La decisione è stata presa all’unanimità, in quanto i membri del MPC hanno pesato sui rischi di inflazione, un divario produttivo negativo e rischi esterni. La decisione stessa era ampiamente prevista e non ha sorpreso. Le decisioni della banca centrale sono state principalmente guidate dall’obiettivo di frenare la volatilità sui mercati finanziari nazionali, sia obbligazionari che FX.

Secondo il nuovo Governatore, la banca centrale passerà dal targeting per inflazione al targeting monetario. Le banche centrali africane sono state attive durante la settimana, in quanto le autorità monetarie nigeriane, keniane, egiziane, marocchine e ghanesi hanno tenuto le consuete riunioni per fissare le tariffe. La banca centrale keniana ha mantenuto il tasso di riferimento al 9%, citando che, secondo il parere del comitato, l’inflazione è stata bassa e la valuta rimane stabile.

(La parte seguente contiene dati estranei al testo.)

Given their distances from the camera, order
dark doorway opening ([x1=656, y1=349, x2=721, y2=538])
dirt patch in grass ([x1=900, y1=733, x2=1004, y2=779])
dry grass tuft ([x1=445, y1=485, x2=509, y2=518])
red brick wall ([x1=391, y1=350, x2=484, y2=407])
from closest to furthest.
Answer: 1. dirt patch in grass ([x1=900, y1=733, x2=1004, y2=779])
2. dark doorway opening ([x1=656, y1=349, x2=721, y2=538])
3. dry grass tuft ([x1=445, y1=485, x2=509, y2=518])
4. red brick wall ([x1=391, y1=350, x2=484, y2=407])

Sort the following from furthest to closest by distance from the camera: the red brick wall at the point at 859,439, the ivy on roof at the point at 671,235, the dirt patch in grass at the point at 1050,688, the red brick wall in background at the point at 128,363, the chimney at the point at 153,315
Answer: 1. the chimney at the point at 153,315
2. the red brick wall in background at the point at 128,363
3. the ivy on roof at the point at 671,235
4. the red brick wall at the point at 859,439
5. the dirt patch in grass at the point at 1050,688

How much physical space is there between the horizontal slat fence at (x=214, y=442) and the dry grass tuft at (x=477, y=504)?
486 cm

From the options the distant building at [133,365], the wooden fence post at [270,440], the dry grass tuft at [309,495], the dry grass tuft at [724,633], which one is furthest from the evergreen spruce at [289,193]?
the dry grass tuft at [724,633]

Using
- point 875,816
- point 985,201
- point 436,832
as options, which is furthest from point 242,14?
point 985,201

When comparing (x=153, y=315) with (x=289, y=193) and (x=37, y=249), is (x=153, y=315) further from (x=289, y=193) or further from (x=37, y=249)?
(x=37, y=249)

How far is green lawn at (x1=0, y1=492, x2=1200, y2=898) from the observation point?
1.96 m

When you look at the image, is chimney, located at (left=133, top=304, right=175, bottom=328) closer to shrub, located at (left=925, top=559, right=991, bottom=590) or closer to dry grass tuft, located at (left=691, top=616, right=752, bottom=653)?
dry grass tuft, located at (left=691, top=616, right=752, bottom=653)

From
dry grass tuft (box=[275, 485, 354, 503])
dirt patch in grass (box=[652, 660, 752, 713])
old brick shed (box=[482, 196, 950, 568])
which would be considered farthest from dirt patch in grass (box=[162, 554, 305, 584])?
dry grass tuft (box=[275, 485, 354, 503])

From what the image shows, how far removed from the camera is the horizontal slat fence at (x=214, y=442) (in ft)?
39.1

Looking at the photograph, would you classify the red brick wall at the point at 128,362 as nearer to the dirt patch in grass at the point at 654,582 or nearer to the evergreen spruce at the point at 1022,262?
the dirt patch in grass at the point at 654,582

Il sentimento del mercato si è rallegrato solo quando il presidente degli Stati Uniti Donald Trump ha dichiarato di aver avuto un’ottima telefonata con il presidente cinese Xi Jinping sabato per discutere del commercio e ha affermato che sono stati compiuti grandi progressi. È stato anche sollevato da alcune notizie positive nei negoziati commerciali USA-Cina in corso, che hanno sostenuto la domanda per Loonie legato alle materie prime e ha esercitato qualche ulteriore pressione al ribasso sull’ultima sessione di negoziazione della settimana. A sua volta, i sentimenti migliori possono a loro volta spingere l’MXN a livelli più elevati rispetto ad altre valute, come l’USD, che potrebbe tradursi in inflazione CPI più bassa nel tempo. Di conseguenza, il sentimento globale e le questioni politiche idiosincratiche daranno il tono all’Africa.

Le aspettative di una Fed accomodante il prossimo anno, insieme a una parziale chiusura del governo USA, hanno tenuto i tori del dollaro sulla difensiva e si sono rivelati uno dei fattori chiave che hanno spinto la coppia in alto. L’ottimismo degli scambi USA-Cina mina lo status di rifugio sicuro di JPY e aiuta a limitare il lato negativo. Di recente, il crescente pessimismo sui mercati del rischio ha contribuito a modificare la verbosità del FOMC sulla futura politica tariffaria, e sembra che oggi l’ipotesi di un rialzo dei tassi sia accompagnata dall’aspettativa di un FOMC accomodante che può mostrare attraverso proiezioni lungimiranti a la Banca.